• REQUIREMENTS: Reproduce every one of the records below word for word, without changing or leaving out anything.

• RAW RECORDS:
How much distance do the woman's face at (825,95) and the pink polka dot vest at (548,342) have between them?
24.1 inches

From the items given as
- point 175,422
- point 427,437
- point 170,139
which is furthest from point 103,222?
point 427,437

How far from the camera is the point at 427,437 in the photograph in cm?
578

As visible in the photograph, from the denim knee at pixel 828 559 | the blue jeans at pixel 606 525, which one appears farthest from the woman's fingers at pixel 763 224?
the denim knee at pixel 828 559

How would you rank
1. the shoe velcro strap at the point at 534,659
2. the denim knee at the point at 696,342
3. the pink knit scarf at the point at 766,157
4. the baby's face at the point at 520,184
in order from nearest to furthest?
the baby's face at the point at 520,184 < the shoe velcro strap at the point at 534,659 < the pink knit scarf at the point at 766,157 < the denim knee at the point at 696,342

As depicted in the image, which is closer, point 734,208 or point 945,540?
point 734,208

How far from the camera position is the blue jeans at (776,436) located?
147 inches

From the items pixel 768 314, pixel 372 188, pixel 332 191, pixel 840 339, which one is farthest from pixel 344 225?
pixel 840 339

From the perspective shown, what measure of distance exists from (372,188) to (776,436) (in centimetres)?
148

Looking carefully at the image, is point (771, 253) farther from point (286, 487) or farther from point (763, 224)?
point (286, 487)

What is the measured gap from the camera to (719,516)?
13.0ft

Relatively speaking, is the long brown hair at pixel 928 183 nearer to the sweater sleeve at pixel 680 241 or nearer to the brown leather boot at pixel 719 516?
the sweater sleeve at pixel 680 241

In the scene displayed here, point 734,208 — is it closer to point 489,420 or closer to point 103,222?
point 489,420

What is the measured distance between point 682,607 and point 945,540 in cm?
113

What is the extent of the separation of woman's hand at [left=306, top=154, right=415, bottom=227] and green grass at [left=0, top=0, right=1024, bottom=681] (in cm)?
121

• OUTPUT OF THE TASK:
How much distance do the woman's face at (825,95) and the pink polka dot vest at (548,342) have between them?
24.1 inches

From the items given as
- point 175,422
- point 427,437
- point 170,139
which is furthest from point 103,222?
point 427,437

How far from the camera is the point at 427,437 in the photograph in cm?
578

As visible in the photograph, from the denim knee at pixel 828 559 | the blue jeans at pixel 606 525, which one appears farthest from the woman's fingers at pixel 763 224?
the denim knee at pixel 828 559

How would you rank
1. the shoe velcro strap at the point at 534,659
2. the denim knee at the point at 696,342
3. the pink knit scarf at the point at 766,157
4. the baby's face at the point at 520,184
in order from nearest to furthest?
the baby's face at the point at 520,184 < the shoe velcro strap at the point at 534,659 < the pink knit scarf at the point at 766,157 < the denim knee at the point at 696,342

As depicted in the image, which is closer, point 734,208 or point 945,540?
point 734,208

How far from the camera position is the blue jeans at (776,436) located?
147 inches

From the items pixel 768 314, pixel 372 188, pixel 332 191, pixel 840 339, which one is farthest from pixel 344 225?
pixel 840 339

From the perspective shown, what measure of distance exists from (372,188) to (776,436) (in centimetres)?
148

Looking carefully at the image, is point (771, 253) farther from point (286, 487) or farther from point (763, 224)?
point (286, 487)

What is the measured gap from the camera to (719,516)?
13.0ft

Relatively speaking, is the long brown hair at pixel 928 183 nearer to the sweater sleeve at pixel 680 241 or nearer to the brown leather boot at pixel 719 516?
the sweater sleeve at pixel 680 241

In the scene displayed here, point 734,208 — is it closer to point 489,420 or closer to point 103,222?
point 489,420

What is the measured distance between point 682,607 and point 945,540 in cm?
113

What is the extent of the separation of woman's hand at [left=306, top=154, right=415, bottom=227] and green grass at [left=0, top=0, right=1024, bottom=681] (in cm)?
121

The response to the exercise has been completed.